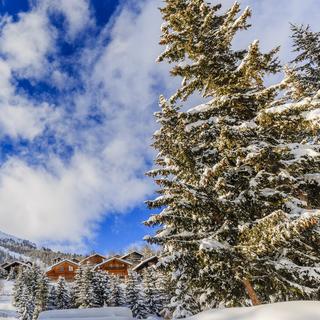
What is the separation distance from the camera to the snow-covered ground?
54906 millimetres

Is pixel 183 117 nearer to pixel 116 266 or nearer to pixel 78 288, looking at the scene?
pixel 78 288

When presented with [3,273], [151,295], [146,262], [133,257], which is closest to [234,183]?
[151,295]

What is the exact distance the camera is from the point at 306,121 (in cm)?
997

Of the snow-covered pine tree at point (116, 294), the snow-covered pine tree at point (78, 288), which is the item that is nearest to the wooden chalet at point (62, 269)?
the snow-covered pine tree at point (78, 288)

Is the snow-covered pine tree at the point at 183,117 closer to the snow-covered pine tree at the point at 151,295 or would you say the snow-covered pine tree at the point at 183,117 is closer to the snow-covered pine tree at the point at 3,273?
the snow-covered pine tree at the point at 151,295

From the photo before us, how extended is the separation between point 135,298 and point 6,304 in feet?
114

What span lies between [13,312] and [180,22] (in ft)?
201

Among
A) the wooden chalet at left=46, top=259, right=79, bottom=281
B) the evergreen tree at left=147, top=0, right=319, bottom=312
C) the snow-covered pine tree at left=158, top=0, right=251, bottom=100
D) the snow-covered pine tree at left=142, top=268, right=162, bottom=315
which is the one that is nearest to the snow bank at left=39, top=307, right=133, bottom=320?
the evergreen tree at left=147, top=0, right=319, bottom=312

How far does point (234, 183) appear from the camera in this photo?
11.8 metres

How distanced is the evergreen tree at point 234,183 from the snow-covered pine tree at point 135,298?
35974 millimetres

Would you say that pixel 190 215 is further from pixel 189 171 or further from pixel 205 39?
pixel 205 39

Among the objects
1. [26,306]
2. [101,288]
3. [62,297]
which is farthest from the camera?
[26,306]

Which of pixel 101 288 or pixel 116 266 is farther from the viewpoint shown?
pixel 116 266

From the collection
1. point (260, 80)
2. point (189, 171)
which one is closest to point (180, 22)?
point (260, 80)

---

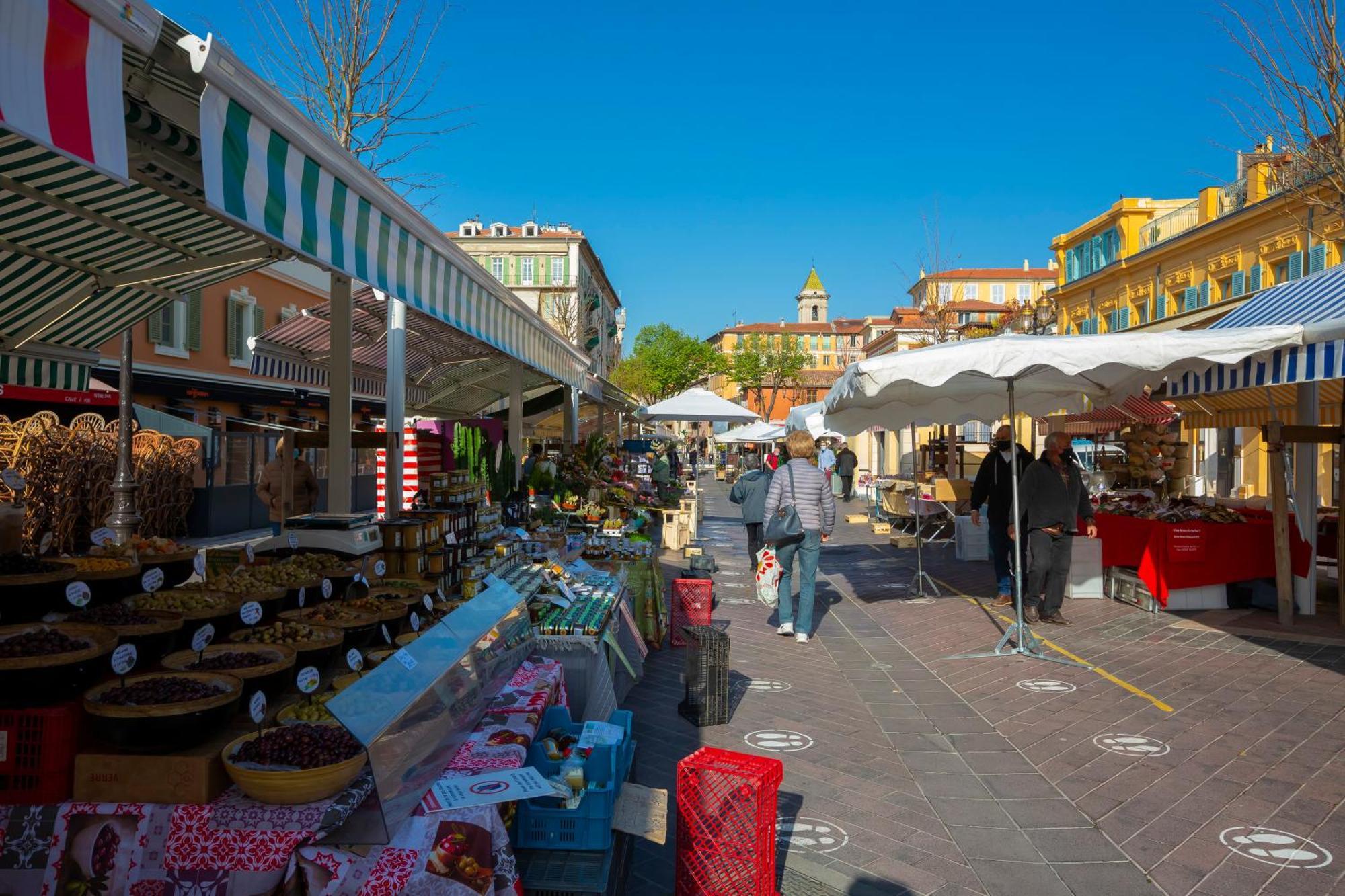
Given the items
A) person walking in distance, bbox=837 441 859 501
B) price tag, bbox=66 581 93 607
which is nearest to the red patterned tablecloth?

WHAT YOU ARE ASKED TO DO: Copy out the listing word for word, from the line containing "Given the items" down to the line containing "which is nearest", both lines included.

ANSWER TO THIS PROBLEM:
Given the items
A) person walking in distance, bbox=837 441 859 501
B) price tag, bbox=66 581 93 607
which is nearest to the red patterned tablecloth?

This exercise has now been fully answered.